Passage given —
#####
Jamba Dunn profile picture

Jamba Dunn

I am here for Friends and Networking

About Me

Fossil 23 by yours truly was just released on Black Lodge Press. Copies are $14 ($12 + $2 shipping in the US; if overseas I'll have to check with the local post). Send me an email.
In the early 1990s, I shared a brief correspondence with Allen Ginsberg. I was homeless at the time and longed to be a writer. I had moved to the Big Sur region of California following the death of Richard Brautigan (I was driven by the reckless lifestyle in A Confederate General from Big Sur), and became connected with Allan through a piece I had published in Coffeehouse Poets' Quarterly. He hated the piece and offered suggestions out of kindness. One suggestion was to come and study with him at Naropa University (then Naropa Institute).
At the time, I was living at the local campground and on the school lawn and had my mail delivered to a friend's house in Cambria. The prospect of attending class with Allen was everything I ever wanted. Due largely to his encouragement, I decided to return to school and make my way to Naropa.

Flash forward a couple of years to 1994. My college English instructor, Elissa Wagner, tried to publish an essay of mine in the new revision of New Worlds of Literature (Norton). My piece was a satirical critique of the poem “I Am A Cowboy In The Boat of Ra” by Ishmael Reed. Knowing that my piece was about to be published I panicked. Each day I made my way to the library or the local bookstore and spent hours reading books on Egyptian history, just to be sure that my essay was sound. What I found was extremely discouraging: each book I read contradicted the last. I also had several telephone conversations with Ishmael Reed at the time and his well-reasoned questions about my perspective put me on ice.
I asked Elissa to put the project on hold while I transferred to UC Berkeley (things were looking up) to take courses in Egyptology. A few years later I was completely obsessed with Egyptian clocks and spend all of my time in the Egyptology department. Elissa and I lost touch, but I ran into Ishmael Reed quite often and continued the dialog.
After college I spent some time living in Egypt, where I again fell in love with writing. Rather than perform the research I had gone there to do, I spent my days reading Paul Bowles and Ben Okri and writing in my journal.
Eventually I made my way to Naropa and graduated just two years ago (2005) with a MFA in Creative Writing. Surrounded by other people who think and talk and dream about writing was absolute bliss. Surrounded by other writers the world suddenly felt right. My peers and I stayed up all night long writing and talking about stories and plots and strategies. Eventually, I was awarded a semester long teaching position and was asked back in the summer of 2005 to teach an undergraduate workshop.
#####
Entries supplied —
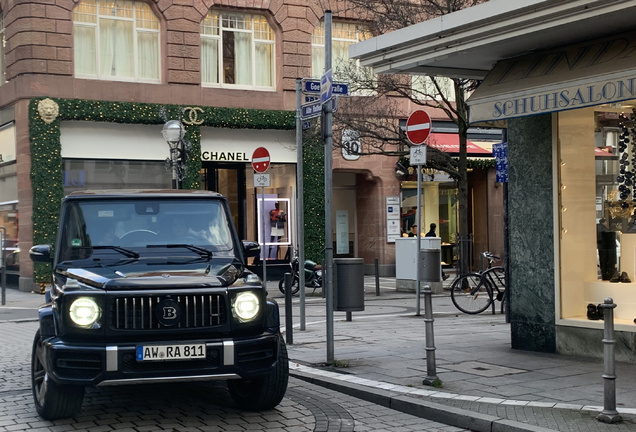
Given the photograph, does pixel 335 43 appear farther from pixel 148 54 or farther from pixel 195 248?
pixel 195 248

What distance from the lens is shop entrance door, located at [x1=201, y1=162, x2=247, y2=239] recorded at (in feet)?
88.1

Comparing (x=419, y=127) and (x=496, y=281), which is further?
(x=496, y=281)

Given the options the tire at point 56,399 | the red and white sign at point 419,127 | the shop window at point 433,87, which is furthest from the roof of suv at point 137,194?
the shop window at point 433,87

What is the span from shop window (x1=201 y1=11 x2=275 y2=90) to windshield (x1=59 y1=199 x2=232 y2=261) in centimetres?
1873

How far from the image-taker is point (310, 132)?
25.9 m

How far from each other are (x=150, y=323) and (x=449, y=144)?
23152 millimetres

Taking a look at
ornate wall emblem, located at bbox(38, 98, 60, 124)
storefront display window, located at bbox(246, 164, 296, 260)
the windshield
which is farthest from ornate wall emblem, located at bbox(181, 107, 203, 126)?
the windshield

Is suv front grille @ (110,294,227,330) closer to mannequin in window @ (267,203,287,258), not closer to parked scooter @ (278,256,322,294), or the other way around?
parked scooter @ (278,256,322,294)

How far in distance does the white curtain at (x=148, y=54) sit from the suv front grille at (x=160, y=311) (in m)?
19.7

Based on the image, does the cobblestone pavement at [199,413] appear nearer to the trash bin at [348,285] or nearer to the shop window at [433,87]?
the trash bin at [348,285]

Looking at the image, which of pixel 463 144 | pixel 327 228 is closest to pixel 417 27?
pixel 327 228

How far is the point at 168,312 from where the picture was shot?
6719 millimetres

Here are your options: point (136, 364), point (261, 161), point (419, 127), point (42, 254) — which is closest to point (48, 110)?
point (261, 161)

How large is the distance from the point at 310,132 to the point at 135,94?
17.1 ft
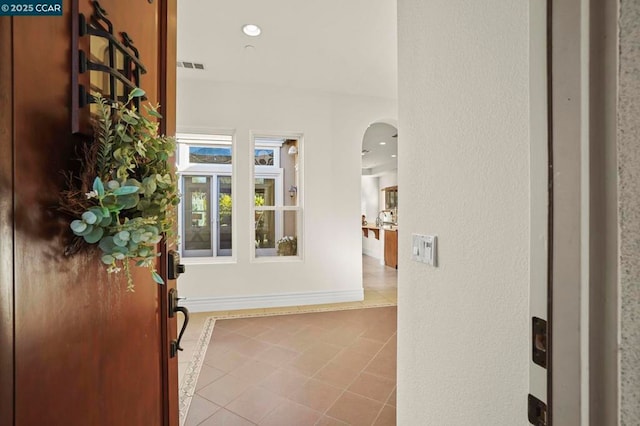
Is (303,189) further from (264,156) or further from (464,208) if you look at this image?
(464,208)

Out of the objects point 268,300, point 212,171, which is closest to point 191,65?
point 212,171

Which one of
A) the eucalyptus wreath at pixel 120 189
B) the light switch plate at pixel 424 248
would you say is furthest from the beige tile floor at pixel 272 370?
the eucalyptus wreath at pixel 120 189

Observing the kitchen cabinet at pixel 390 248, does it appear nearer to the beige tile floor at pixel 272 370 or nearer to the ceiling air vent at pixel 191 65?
the beige tile floor at pixel 272 370

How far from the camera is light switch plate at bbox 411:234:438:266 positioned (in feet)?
3.59

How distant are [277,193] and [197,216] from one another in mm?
1484

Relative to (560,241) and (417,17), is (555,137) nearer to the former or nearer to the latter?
(560,241)

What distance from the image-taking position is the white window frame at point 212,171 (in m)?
3.96

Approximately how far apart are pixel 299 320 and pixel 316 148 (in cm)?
233

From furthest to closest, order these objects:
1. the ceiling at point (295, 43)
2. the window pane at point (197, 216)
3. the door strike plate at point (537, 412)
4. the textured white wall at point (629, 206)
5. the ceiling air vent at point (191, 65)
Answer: the window pane at point (197, 216)
the ceiling air vent at point (191, 65)
the ceiling at point (295, 43)
the door strike plate at point (537, 412)
the textured white wall at point (629, 206)

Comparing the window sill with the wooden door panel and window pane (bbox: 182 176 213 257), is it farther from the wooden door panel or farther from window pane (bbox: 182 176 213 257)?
the wooden door panel

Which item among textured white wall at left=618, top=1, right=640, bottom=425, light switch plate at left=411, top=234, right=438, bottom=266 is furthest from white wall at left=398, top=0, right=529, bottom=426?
#####
Directions —
**a.** Rename "window sill" to "window ledge" in the part of the entries that opens with the line containing "From furthest to" and closes at the end of the entries. Give only that part again, with nothing else changed.
**b.** What comes next in the first-person account of the road from homelessness to Naropa? Write what follows its last sentence.

Responses to the tasks —
**a.**
From furthest to closest, order these objects:
1. the ceiling at point (295, 43)
2. the window pane at point (197, 216)
3. the door strike plate at point (537, 412)
4. the textured white wall at point (629, 206)
5. the ceiling air vent at point (191, 65)
Answer: the window pane at point (197, 216)
the ceiling air vent at point (191, 65)
the ceiling at point (295, 43)
the door strike plate at point (537, 412)
the textured white wall at point (629, 206)

Comparing the window ledge with the wooden door panel and window pane (bbox: 182 176 213 257), is it farther from the wooden door panel or farther from window pane (bbox: 182 176 213 257)?
the wooden door panel

Which item among textured white wall at left=618, top=1, right=640, bottom=425, light switch plate at left=411, top=234, right=438, bottom=266 is furthest from white wall at left=398, top=0, right=529, bottom=426?

**b.**
Not only was I fortunate to have as my peer such writers as Kevin Kilroy, Jefferson Navicky, Emily Crocker, Ben Hersey, Michael Jones, J.D., Luis Valadez, but I had the chance to study with some of my personal literary heroes: Bobbie Louise Hawkins, Anne Waldman, Junior Burke, Laird Hunt, Bhanu Kapil, Brian Evenson, Rebecca Brown, Samuel Delany, and many others.
I now teach writing and literature in the local Jr. College circuit and hope to find full time work (soon) teaching creative writing at a small liberal university. My dream is to teach writing at Naropa, but for some reason this does not seem to be working out as I had anticipated.
The last three years I have been working on my novel The Bologna Generation, an onyx-black comedy about a difficult blue collar father raising a middle class son in the suburbs of California.
My stories have appeared in Bombay Gin, American Drivel Review, Hot Whiskey, Matter, The Cafe Review, Pablo Lennis, Entelechy, The Four Quarter Review, Ellipsis, and Pinstripe Fedora, among others.
My book American Dust is due out in 2007 on Kenneth Goldsmith's Unpublishable Texts, and my book Fossil 23 will be out in spring 2007 by Black Lodge Press .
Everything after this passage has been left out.